Any issues with standard 325 degree heat from a flash dryer or conveyor dryer on bright colored soccer jerseys that are 100% polyester?

I have to add a screen printed logo to jersey material and not sure how it holds up under a flash and / or the longer duration of a conveyor dryer. Don't want to "toast" (figuratively & literally) the jerseys that I can't replace (out of stock).


----------



## splathead (Dec 4, 2005)

You may have issues with dye migration. Use a low bleed poly ink, the lower the cure temp the better. Try to find one with a cure temp no higher than 300 degrees.


----------



## Outlaws#11 (Sep 19, 2008)

splathead said:


> You may have issues with dye migration. Use a low bleed poly ink, the lower the cure temp the better. Try to find one with a cure temp no higher than 300 degrees.


X2

I've done several over the last few months, blue and red are a nightmare. I'm fairly new to screen printing so I had to find out the hardway.

I only have the flash dryer, but I have played around with it and here's some things that have helped me.
1) Raised the flash dryer from 3" to 5". It takes longer to get to the cure temp.

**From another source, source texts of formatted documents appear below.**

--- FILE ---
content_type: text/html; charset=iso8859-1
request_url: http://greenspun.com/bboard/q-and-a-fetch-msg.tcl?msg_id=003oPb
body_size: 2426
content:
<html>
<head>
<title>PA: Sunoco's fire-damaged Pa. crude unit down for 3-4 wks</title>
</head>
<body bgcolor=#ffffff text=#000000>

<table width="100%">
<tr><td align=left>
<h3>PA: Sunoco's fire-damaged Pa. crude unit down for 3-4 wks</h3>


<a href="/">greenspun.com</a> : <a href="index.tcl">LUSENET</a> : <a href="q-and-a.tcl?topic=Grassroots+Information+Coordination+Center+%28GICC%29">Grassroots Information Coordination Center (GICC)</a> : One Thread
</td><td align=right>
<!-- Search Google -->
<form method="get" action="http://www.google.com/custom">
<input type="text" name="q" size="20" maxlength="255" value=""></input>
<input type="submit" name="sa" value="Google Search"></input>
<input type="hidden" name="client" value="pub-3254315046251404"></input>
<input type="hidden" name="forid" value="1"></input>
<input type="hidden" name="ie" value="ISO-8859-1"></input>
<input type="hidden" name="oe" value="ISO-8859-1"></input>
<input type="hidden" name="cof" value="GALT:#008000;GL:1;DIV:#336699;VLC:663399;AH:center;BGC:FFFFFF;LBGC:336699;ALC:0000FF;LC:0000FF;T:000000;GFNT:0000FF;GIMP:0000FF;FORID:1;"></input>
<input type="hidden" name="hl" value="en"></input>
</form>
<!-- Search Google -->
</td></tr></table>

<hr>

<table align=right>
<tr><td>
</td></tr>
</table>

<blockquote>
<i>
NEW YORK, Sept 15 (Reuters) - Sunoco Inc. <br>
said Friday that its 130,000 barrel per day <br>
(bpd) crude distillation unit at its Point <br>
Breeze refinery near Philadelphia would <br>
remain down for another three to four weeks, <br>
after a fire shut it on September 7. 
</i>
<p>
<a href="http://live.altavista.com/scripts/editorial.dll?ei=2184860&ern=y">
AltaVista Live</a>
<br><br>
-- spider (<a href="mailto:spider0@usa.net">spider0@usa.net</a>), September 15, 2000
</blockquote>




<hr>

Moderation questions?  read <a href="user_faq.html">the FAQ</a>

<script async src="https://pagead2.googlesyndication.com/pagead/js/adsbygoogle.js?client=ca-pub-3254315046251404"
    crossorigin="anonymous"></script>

But seems to reduce the die migration.

2) Double coat the light colored inks. Using a flash in between the coats.

Hope this helps


----------



## nikki g (Sep 15, 2009)

So, with the temp @ 300 would you still use a 45sec. cure time? I have a order of jerseys made of 100% poly.....just don't want to mess up. I just got started screen printing and this is my first jersey order.


----------



## splathead (Dec 4, 2005)

nikki g said:


> So, with the temp @ 300 would you still use a 45sec. cure time? I have a order of jerseys made of 100% poly.....just don't want to mess up. I just got started screen printing and this is my first jersey order.


Your flash has a temperature guage? Most don't. 

Have you found an ink yet? Does it cure at 300 degrees?

Time will really depend on your unit and the distance from the shirt.

For something this critical, I would buy a temperature gun. Then you can be certain when you have reached the cure point.


----------



## nikki g (Sep 15, 2009)

splathead said:


> Your flash has a temperature guage? Most don't.
> 
> Have you found an ink yet? Does it cure at 300 degrees?
> 
> ...


No the flash doesn't have a temp setting...I do have a heat gun...I am using "Union Ink Co" Poly low bleede ...it doesn't have a cure temp or time suggestion on it


----------



## splathead (Dec 4, 2005)

nikki g said:


> No the flash doesn't have a temp setting...I do have a heat gun...I am using "Union Ink Co" Poly low bleede ...it doesn't have a cure temp or time suggestion on it


Here are the specs on that ink Lightning Low-Bleed White

Cure is at 300. Use your temp gun on the first few garments to determine the amount of time garment should sit under flash.


----------